You and I know, dear reader, don’t we?

Through flashbacks, we slowly realize that there’s more than meets the eye to this case, and certainly something far more interesting than a simple episode of human trafficking. There’s a good deal of formulaic plot devices going on here, but there’s enough clever writing and twists to keep most of us wondering just what’s coming next. There are also nice touches of sympathetic communication with Denmark’s younger immigrant community forced into prostitution, which could easily have been foisted upon us as an unsavory touch of deus ex machina. Happily, everything fits snugly (but logically) into place as we proceed along toward a satisfying conclusion.

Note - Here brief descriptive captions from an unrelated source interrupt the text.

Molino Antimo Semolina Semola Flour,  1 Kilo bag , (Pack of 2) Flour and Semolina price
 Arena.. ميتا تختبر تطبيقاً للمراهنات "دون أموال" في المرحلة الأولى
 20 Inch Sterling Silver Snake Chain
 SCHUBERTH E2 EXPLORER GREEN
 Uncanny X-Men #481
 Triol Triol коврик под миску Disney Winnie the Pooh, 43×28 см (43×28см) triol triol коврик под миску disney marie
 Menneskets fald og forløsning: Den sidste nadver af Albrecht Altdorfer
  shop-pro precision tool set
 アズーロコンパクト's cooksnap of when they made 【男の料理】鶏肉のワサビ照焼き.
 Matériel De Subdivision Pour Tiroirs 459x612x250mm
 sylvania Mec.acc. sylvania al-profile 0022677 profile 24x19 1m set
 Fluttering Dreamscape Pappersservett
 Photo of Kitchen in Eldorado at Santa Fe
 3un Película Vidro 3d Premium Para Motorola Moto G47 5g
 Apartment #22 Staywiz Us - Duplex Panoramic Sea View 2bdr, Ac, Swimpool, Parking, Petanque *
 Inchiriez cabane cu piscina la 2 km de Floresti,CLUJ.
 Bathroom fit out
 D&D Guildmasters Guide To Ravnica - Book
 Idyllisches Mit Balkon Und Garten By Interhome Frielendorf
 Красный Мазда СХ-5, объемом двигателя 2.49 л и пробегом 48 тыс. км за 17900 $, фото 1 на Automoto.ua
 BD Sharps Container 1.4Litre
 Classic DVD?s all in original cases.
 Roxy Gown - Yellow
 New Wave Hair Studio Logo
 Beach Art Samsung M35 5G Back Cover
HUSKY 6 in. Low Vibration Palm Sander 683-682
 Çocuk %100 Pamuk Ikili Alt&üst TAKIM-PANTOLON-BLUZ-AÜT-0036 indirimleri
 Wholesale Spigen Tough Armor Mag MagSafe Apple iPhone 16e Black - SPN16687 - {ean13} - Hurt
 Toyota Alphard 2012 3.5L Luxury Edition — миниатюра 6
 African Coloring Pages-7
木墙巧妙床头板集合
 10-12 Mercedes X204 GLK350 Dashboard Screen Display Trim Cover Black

The book is not without its faults; there are simply some grossly illogical steps taken by a number of the actors, not least of which is our Red Cross nurse, Nina (who goes on to appear in at least two additional books after this one). For starters, we appreciate that one might not want to call the police to have the missing child whisked away back to a cold-blooded Russian or Ukrainian orphanage, but the child hasn’t been proven to be an orphan when this decision is made, nor has it shown to be from Russia or Ukraine (why these two countries were selected as the hotbed of child bartering is beyond me). When Nina finds her former friend bludgeoned to death because of her unfortunate proximity to the deal gone wrong, Nina just buckles down. No reason is offered, she just grits her teeth and says “Let’s do this.” Don’t let’s. It’s not realistic.

Then again, had she trotted off to the police, the book would not have been nearly as interesting, so we are to accept and appreciate Nina for all her flaws, as her beleaguered husband has by the end of the novel. A nicely wrapped present, with some crimps in the bow. We’ve read far worse.

On a scale of 1 to 10, with 1 being a dumpster burger and 10 being filet mignon, Doc rates this chippy little thriller a solid “B”.